Officially Andrew Symonds is to do a month's penance for going fishing instead of attending a team meeting ahead of Australia's three perfunctory one-day internationals against Bangladesh. Truth is that Symonds, a super cricketer, is also a surly boor, who has finally even alienated forbearing colleagues.

Thus have been revealed the true colours of antagonists at the centre of the on-field incident eight months ago that threatened to split the cricket world, the men with whom administrators stood shoulder-to-shoulder in the conviction that they could not possibly be at fault: first Harbhajan Singh, a juvenile smart-arse, was suspended during the IPL for slapping similarly excitable countryman Shantakumaran Sreesanth; now Symonds, an arrogant bonehead, has been invited to reflect on his insouciance. One wonders whether events might have played out differently had the ICC referee Mike Procter done his job in January and simply suspended both players for their contrived and unnecessary altercation, instead of allowing so much racial hay to be made. Instead, it has been disrespect to team-mates that has finally undone both men. That, at least, remains a taboo - maybe, in cricket, the last remaining.

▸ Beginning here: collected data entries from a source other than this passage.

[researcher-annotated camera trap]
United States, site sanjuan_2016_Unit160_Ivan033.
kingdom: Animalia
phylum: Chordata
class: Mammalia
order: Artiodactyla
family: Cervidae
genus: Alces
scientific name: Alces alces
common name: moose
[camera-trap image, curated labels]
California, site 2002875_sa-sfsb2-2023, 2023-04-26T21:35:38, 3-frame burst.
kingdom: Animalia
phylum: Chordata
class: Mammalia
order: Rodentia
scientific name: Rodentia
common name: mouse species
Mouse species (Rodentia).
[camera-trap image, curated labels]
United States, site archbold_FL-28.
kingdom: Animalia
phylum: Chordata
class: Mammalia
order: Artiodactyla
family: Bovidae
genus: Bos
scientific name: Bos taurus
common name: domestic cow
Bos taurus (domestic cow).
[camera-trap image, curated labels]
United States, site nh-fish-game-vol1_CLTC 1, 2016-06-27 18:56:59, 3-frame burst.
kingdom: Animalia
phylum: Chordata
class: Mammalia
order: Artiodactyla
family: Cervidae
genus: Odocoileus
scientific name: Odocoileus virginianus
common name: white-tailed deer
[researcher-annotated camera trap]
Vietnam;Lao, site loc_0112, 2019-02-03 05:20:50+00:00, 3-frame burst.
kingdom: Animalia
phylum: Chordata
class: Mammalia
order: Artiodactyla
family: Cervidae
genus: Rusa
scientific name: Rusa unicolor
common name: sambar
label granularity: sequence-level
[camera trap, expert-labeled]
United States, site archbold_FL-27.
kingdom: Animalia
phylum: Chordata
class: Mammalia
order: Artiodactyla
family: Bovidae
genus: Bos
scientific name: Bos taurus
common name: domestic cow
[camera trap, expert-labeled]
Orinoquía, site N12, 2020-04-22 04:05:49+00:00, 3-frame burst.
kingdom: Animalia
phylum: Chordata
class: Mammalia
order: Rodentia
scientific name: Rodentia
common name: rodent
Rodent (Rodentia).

Now if Haigh, the best current cricketing writer for my money & at worst a bloke who knows his onions, is laying on the invective (even-handedly too) there might possibly be something in it?
Isn't Symonds bashing the flavour of the season right now, so why should Haigh be left behind, right now writing only nasty things about Symonds' is going to help all these journos make their articles spicy and attract maximum reader interest, nobody would be least bit interested in reading (or for that matter writing) anything good about Symonds atm.
 

Precambrian

Banned
Isn't Symonds bashing the flavour of the season right now, so why should Haigh be left behind, right now writing only nasty things about Symonds' is going to help all these journos make their articles spicy and attract maximum reader interest, nobody would be least bit interested in reading (or for that matter writing) anything good about Symonds atm.
Why? Let's take us CWs here a sample. We ourselves have discussed with so much interest without much judgement as to Symonds' mentality. I think it will be worth pondering sometimes the reason behind the story before jumping the gun.
 

BoyBrumby

Englishman
Isn't Symonds bashing the flavour of the season right now, so why should Haigh be left behind, right now writing only nasty things about Symonds' is going to help all these journos make their articles spicy and attract maximum reader interest, nobody would be least bit interested in reading (or for that matter writing) anything good about Symonds atm.
Well it's a possibility of course, but I personally think Haigh has more about him than to bend quite so much to the wind.

Haigh's point seems to be that, ultimately, if a player disrespects his teammates (as seems to be the case in Symonds latest scrape) it will catch up with him.